§ Input
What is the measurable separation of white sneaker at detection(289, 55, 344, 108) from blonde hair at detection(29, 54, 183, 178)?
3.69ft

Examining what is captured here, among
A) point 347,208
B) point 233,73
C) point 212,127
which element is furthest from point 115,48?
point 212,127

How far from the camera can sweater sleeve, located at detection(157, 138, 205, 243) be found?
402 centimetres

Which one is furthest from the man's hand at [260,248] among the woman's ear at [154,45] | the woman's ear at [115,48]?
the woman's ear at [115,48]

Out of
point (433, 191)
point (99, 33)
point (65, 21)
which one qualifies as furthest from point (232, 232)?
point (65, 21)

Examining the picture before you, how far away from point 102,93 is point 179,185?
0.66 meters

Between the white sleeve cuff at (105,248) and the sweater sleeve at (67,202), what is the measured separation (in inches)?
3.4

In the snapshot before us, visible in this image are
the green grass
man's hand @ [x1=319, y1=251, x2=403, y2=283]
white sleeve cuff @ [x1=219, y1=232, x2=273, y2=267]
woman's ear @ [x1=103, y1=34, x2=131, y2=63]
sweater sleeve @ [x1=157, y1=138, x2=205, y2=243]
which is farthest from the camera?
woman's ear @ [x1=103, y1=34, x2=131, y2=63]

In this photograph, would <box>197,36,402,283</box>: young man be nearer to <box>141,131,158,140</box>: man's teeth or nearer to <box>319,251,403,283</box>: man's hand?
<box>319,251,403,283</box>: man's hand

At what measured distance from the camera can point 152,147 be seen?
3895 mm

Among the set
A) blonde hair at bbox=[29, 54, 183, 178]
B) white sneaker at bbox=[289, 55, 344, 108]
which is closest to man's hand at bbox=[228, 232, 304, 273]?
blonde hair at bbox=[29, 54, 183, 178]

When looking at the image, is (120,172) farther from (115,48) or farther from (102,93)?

§ Stated exercise
How many lines in the entries above contain the string "bbox", with case counting? Reply with only the number.

§ Result
4